Find common substrings between two character variables

Question

I have two character variables (names of objects) and I want to extract the largest common substring.

a <- c('blahABCfoo', 'blahDEFfoo')
b <- c('XXABC-123', 'XXDEF-123')

I want the following as a result:

[1] "ABC" "DEF"

These vectors as input should give the same result:

a <- c('textABCxx', 'textDEFxx')
b <- c('zzABCblah', 'zzDEFblah')

These examples are representative.

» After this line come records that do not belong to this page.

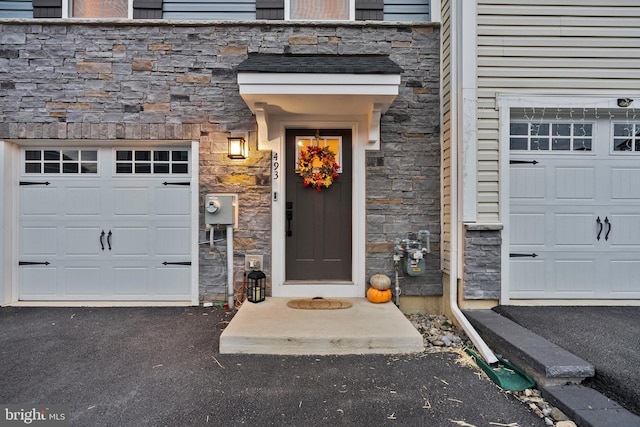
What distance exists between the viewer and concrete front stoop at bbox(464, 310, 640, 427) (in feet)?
5.65

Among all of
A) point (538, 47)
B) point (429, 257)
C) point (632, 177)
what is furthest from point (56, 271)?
point (632, 177)

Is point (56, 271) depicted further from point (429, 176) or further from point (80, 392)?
point (429, 176)

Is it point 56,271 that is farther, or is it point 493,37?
point 56,271

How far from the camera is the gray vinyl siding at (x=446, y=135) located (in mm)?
3367

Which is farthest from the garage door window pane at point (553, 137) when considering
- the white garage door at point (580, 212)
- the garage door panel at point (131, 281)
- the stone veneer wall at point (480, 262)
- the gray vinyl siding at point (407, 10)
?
the garage door panel at point (131, 281)

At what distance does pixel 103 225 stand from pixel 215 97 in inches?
77.8

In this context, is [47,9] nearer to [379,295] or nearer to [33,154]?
[33,154]

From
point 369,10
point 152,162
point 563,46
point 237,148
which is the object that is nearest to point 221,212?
A: point 237,148

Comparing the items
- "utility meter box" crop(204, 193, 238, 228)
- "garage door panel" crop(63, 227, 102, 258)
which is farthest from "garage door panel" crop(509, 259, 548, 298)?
Result: "garage door panel" crop(63, 227, 102, 258)

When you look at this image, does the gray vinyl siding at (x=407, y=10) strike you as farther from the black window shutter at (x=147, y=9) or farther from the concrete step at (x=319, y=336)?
the concrete step at (x=319, y=336)

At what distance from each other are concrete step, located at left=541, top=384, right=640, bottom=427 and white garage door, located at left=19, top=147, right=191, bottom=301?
3.49 meters

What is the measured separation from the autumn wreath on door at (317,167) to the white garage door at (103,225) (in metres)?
1.37

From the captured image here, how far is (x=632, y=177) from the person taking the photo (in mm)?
→ 3346

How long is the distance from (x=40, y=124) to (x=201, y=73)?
1868mm
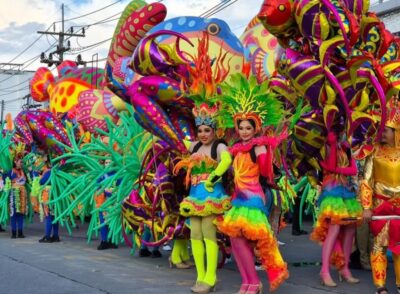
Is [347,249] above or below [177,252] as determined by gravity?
above

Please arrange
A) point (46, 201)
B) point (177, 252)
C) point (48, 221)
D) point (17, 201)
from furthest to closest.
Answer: point (17, 201)
point (48, 221)
point (46, 201)
point (177, 252)

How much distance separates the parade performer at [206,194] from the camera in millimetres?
5145

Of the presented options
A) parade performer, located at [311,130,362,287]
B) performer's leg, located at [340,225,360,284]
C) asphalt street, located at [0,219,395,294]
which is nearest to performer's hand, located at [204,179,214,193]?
asphalt street, located at [0,219,395,294]

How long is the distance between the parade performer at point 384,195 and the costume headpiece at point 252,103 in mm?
908

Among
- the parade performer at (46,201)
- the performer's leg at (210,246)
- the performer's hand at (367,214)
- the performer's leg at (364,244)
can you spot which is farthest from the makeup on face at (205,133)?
the parade performer at (46,201)

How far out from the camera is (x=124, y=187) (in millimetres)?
6891

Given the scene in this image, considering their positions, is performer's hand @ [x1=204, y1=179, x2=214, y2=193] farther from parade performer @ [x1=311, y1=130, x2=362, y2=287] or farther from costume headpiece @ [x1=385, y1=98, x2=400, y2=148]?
costume headpiece @ [x1=385, y1=98, x2=400, y2=148]

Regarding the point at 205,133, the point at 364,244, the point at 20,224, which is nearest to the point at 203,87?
the point at 205,133

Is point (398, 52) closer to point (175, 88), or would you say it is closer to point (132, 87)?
point (175, 88)

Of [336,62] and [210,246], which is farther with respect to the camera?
[336,62]

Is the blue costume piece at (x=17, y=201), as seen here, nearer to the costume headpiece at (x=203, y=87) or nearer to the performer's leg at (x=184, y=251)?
the performer's leg at (x=184, y=251)

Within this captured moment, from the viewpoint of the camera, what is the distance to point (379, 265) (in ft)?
15.7

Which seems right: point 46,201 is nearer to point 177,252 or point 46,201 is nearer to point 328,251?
point 177,252

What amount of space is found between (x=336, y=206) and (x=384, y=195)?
0.57m
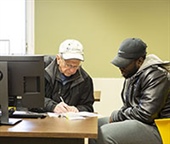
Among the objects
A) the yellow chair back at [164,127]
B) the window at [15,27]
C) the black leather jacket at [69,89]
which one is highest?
the window at [15,27]

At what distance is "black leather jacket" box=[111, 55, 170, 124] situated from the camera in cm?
235

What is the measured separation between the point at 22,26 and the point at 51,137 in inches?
108

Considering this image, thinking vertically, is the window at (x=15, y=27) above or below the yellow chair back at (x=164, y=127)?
above

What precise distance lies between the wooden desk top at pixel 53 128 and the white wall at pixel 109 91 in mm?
2104

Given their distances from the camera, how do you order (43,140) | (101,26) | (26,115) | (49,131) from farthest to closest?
1. (101,26)
2. (26,115)
3. (43,140)
4. (49,131)

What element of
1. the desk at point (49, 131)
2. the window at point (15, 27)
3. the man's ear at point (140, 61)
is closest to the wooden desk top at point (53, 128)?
the desk at point (49, 131)

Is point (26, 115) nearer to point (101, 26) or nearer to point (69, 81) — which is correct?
point (69, 81)

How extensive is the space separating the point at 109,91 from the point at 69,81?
63.8 inches

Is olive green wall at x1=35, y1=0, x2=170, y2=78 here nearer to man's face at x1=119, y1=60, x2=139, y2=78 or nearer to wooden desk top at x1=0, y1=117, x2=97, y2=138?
man's face at x1=119, y1=60, x2=139, y2=78

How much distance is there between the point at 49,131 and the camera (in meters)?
1.74

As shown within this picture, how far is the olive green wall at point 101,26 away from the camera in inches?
162

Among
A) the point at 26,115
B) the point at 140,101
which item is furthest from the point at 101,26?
the point at 26,115

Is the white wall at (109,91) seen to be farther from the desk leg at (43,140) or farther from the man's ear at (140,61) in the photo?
the desk leg at (43,140)

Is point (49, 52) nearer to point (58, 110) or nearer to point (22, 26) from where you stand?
point (22, 26)
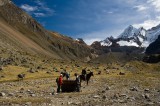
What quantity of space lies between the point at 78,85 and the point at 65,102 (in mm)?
12074

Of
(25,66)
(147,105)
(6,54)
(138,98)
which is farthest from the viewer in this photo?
(6,54)

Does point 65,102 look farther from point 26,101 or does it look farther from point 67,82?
point 67,82

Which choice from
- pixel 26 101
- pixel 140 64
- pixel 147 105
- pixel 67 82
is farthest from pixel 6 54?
pixel 147 105

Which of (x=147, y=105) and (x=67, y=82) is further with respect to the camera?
(x=67, y=82)

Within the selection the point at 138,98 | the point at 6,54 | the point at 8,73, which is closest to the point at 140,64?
the point at 6,54

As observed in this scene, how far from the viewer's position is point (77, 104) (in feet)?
102

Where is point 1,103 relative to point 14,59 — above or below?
below

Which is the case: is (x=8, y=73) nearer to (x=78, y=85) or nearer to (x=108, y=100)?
(x=78, y=85)

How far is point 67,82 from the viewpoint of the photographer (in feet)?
149

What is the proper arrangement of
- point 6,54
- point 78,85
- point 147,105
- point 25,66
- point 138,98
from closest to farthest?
1. point 147,105
2. point 138,98
3. point 78,85
4. point 25,66
5. point 6,54

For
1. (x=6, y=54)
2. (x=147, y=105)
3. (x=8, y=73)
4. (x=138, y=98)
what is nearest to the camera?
(x=147, y=105)

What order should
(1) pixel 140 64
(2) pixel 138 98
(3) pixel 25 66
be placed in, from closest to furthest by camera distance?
(2) pixel 138 98
(3) pixel 25 66
(1) pixel 140 64

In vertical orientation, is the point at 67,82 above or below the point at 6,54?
below

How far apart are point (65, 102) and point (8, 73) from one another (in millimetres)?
49308
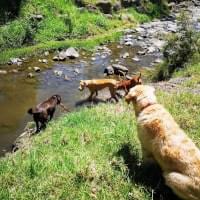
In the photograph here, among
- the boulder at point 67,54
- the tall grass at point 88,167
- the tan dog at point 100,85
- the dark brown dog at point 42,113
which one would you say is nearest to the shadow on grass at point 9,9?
the boulder at point 67,54

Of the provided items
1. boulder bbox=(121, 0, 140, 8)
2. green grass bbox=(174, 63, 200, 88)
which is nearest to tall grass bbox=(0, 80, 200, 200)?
green grass bbox=(174, 63, 200, 88)

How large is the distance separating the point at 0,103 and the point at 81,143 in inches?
394

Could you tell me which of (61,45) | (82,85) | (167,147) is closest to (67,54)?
(61,45)

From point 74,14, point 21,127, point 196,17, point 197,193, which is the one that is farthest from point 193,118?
point 196,17

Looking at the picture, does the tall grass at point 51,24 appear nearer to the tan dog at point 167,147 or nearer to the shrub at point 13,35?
the shrub at point 13,35

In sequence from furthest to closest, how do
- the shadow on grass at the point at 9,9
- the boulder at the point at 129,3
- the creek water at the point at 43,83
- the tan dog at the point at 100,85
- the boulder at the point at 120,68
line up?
the boulder at the point at 129,3 → the shadow on grass at the point at 9,9 → the boulder at the point at 120,68 → the tan dog at the point at 100,85 → the creek water at the point at 43,83

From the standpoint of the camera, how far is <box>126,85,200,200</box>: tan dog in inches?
284

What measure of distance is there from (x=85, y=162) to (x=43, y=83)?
45.2 feet

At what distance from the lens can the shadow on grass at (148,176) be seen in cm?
798

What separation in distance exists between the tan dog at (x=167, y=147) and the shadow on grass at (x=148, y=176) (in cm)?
24

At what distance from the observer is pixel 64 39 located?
→ 100ft

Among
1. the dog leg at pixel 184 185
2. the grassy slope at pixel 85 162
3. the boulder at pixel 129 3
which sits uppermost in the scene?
the dog leg at pixel 184 185

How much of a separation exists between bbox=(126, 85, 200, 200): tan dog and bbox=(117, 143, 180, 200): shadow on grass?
236mm

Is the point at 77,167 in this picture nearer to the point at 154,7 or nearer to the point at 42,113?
the point at 42,113
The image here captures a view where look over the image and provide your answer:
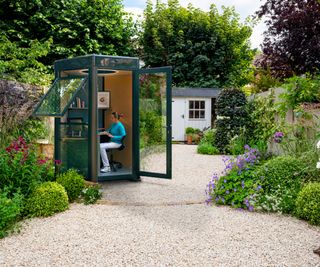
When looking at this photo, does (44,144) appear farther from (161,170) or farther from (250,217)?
(250,217)

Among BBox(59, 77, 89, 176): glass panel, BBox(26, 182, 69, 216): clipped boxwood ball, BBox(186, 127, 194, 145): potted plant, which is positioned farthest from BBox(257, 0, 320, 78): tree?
BBox(26, 182, 69, 216): clipped boxwood ball

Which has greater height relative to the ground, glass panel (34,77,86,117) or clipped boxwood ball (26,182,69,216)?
glass panel (34,77,86,117)

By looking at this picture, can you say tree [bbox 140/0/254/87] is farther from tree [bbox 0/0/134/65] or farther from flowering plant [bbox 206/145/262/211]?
flowering plant [bbox 206/145/262/211]

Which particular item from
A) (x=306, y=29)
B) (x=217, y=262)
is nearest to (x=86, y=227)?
(x=217, y=262)

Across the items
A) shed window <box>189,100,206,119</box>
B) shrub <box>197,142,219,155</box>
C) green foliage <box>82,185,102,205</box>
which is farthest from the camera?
shed window <box>189,100,206,119</box>

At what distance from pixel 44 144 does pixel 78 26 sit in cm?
1074

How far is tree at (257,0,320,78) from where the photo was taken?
1130 centimetres

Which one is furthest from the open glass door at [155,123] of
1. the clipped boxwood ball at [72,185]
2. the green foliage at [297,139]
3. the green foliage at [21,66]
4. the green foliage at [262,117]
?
the green foliage at [21,66]

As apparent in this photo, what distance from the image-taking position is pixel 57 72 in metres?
8.45

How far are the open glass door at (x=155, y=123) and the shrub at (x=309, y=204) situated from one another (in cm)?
297

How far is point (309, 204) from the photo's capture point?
5.54 m

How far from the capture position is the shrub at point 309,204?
548cm

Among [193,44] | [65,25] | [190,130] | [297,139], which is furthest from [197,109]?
[297,139]

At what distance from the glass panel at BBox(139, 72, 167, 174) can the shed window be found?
11739mm
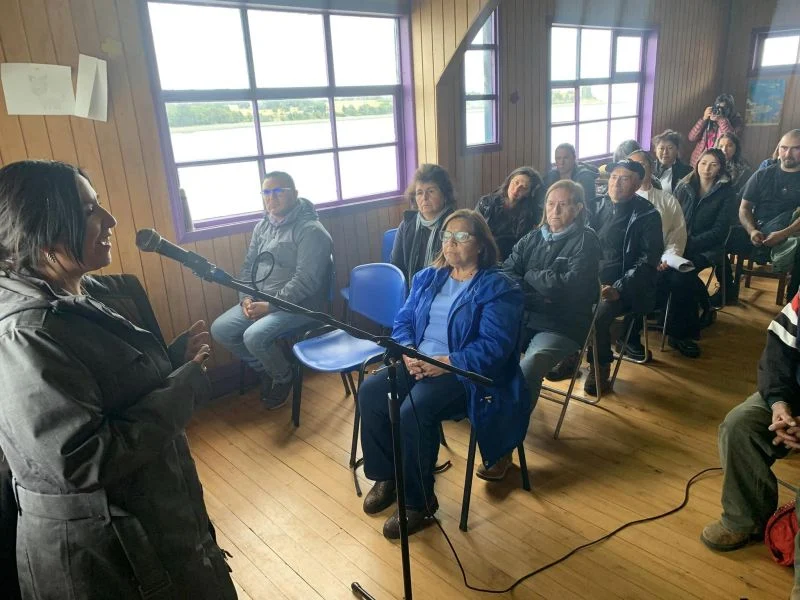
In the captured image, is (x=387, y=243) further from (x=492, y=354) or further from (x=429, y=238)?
(x=492, y=354)

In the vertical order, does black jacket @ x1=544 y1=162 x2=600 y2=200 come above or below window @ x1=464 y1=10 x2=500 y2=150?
below

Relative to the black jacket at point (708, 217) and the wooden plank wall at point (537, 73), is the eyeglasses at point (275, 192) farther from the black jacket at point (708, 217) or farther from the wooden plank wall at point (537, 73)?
the black jacket at point (708, 217)

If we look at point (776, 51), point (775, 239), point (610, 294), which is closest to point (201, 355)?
point (610, 294)

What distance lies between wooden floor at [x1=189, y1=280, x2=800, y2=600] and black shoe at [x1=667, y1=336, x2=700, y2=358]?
0.18 m

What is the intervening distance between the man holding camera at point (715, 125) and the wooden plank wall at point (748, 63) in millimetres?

The strings contain identifying elements, and the remainder of the text in each vector element is common, but unknown.

Is there a solution, in one of the following places (in order of preference):

Base R
Recommended Packages
Packages available on CRAN

The answer to the supposed-duplicate does not fulfill these requirements.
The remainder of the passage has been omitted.